> **Task to carry out**:
Arrange all the records below as a two-column CSV with the header columns "instruction" and "detections", one row per record. Put each record's text and its answer in their own quoted fields, replace line breaks with spaces, and leave the pictures out.

(Data entries)
***

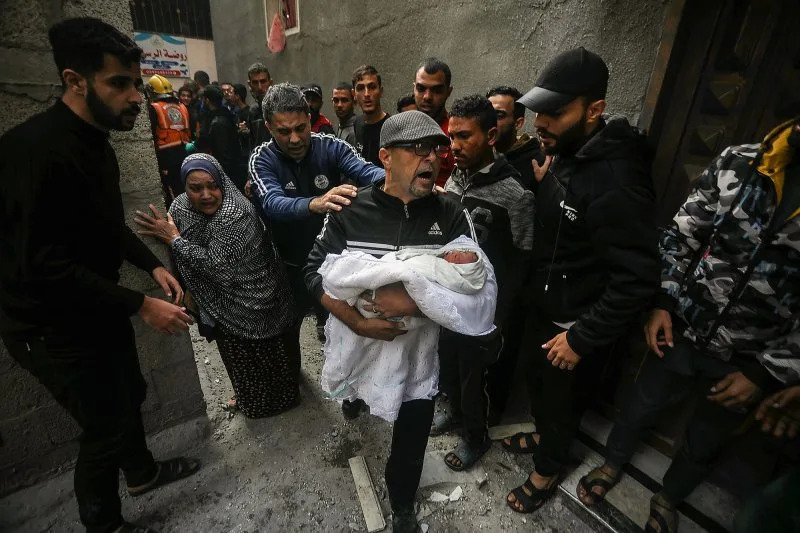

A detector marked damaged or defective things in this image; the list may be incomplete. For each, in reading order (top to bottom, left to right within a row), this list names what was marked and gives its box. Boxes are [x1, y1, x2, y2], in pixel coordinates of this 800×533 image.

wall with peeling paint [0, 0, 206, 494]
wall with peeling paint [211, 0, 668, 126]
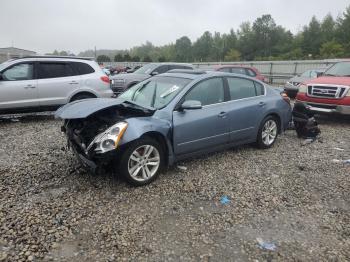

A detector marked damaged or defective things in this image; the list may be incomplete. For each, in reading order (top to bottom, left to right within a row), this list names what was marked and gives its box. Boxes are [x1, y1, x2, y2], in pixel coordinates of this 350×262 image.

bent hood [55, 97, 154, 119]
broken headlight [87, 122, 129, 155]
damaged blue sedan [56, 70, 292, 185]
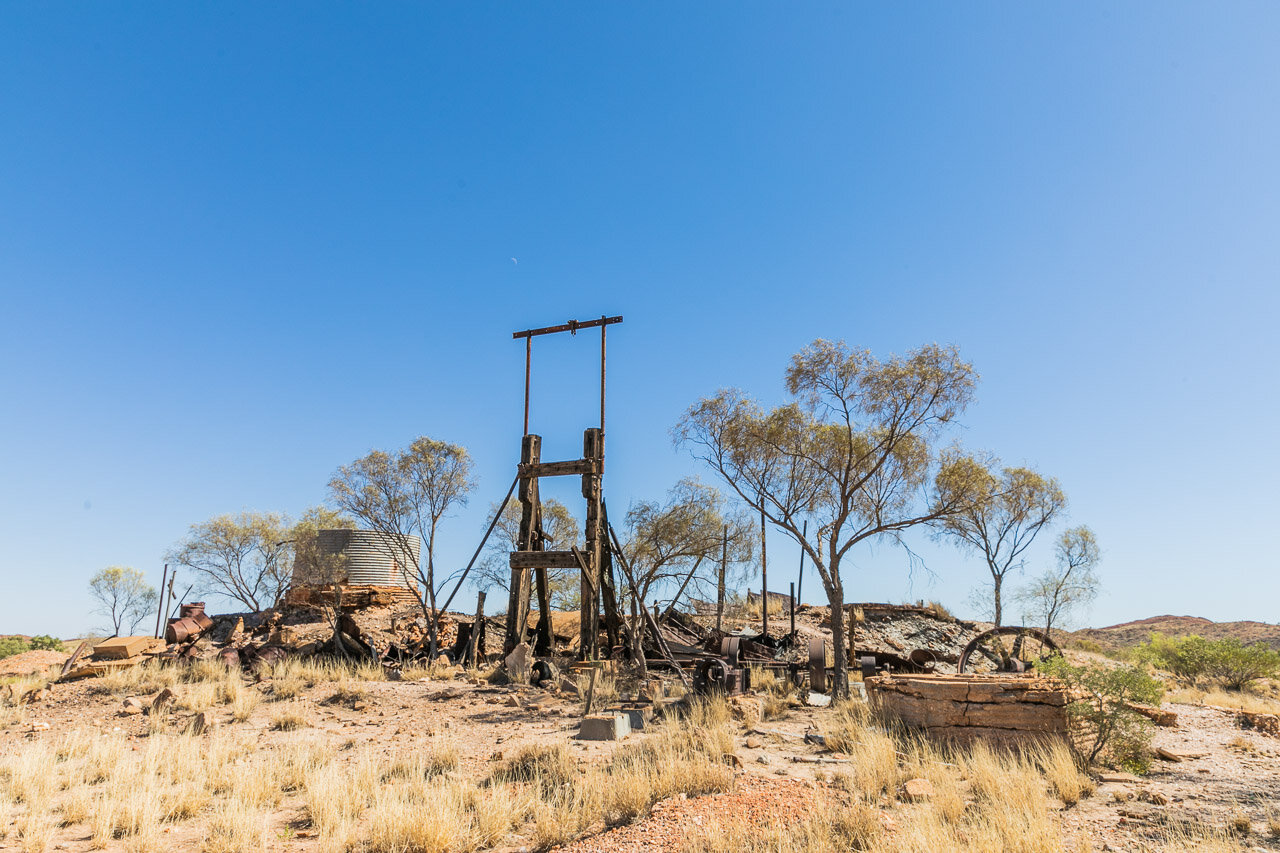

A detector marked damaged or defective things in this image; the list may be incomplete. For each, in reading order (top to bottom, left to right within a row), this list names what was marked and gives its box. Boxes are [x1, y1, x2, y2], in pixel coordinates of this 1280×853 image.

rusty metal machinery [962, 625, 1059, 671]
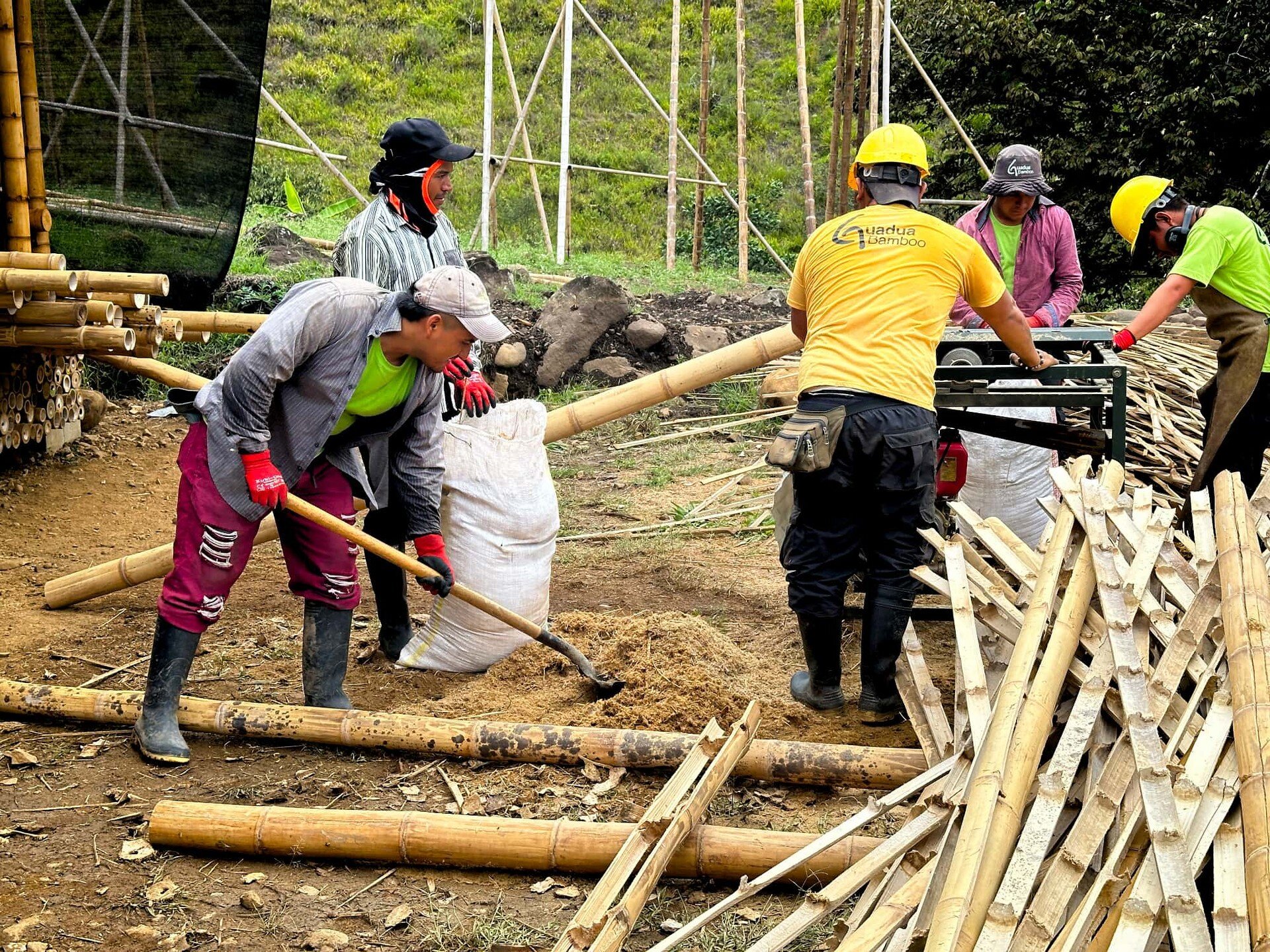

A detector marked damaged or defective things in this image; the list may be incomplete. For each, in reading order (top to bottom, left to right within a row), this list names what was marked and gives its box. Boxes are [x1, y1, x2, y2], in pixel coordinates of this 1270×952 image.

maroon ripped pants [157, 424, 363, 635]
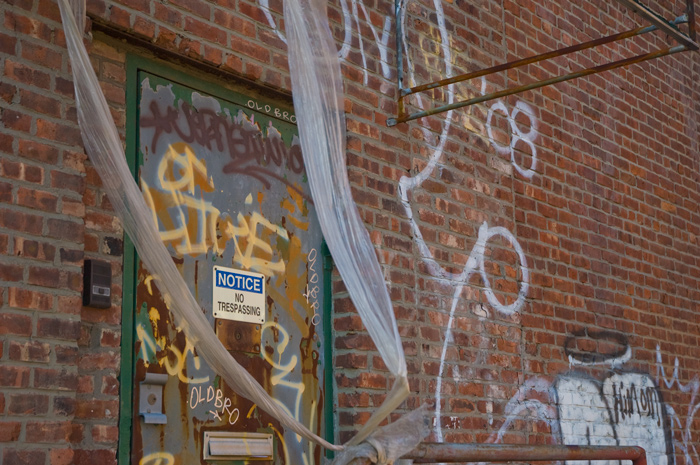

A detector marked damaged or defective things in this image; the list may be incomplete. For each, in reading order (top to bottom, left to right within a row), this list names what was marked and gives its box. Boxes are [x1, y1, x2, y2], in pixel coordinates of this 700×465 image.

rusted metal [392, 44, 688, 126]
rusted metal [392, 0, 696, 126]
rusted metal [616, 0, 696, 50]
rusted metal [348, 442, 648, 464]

***

> **Solution below**:
instruction,detections
"A detector marked damaged or defective things in this image; the list may be incomplete. For each, in reading order (top to bottom, left to right within a row), this list names what was marked and gives its box. Boxes are [x1, y1, x2, y2], in pixel coordinates of this 800×533 image.","wall with peeling paint [0, 0, 206, 494] wall with peeling paint [211, 0, 668, 126]"
"A detector marked damaged or defective things in this image; the list may be incomplete. For each, in reading order (top to bottom, left to right within a row), this list names what was marked and gives its box. Boxes are [x1, y1, x2, y2], in pixel coordinates of this 350×262 image.","bent hood [55, 97, 154, 119] broken headlight [87, 122, 129, 155] damaged blue sedan [56, 70, 292, 185]"
"A detector marked damaged or defective things in this image; the list may be incomplete. For each, in reading order (top to bottom, left to right within a row), this list names what was marked and gives its box. Boxes are [x1, y1, x2, y2], in pixel coordinates of this 1280×853 image.","rusty metal machinery [962, 625, 1059, 671]"
"A detector marked damaged or defective things in this image; the list may be incomplete. For each, in reading order (top to bottom, left to right within a row), this list names what was marked and gives its box. Boxes are [x1, y1, x2, y2], in pixel coordinates of this 1270×952 image.","maroon ripped pants [157, 424, 363, 635]"
"A detector marked damaged or defective things in this image; the list may be incomplete. For each, in reading order (top to bottom, left to right within a row), this list names what was marked and gives its box. Boxes are [x1, y1, x2, y2], in pixel coordinates of this 700×465 image.","rusted metal [392, 44, 688, 126] rusted metal [392, 0, 696, 126] rusted metal [616, 0, 696, 50] rusted metal [348, 442, 648, 464]"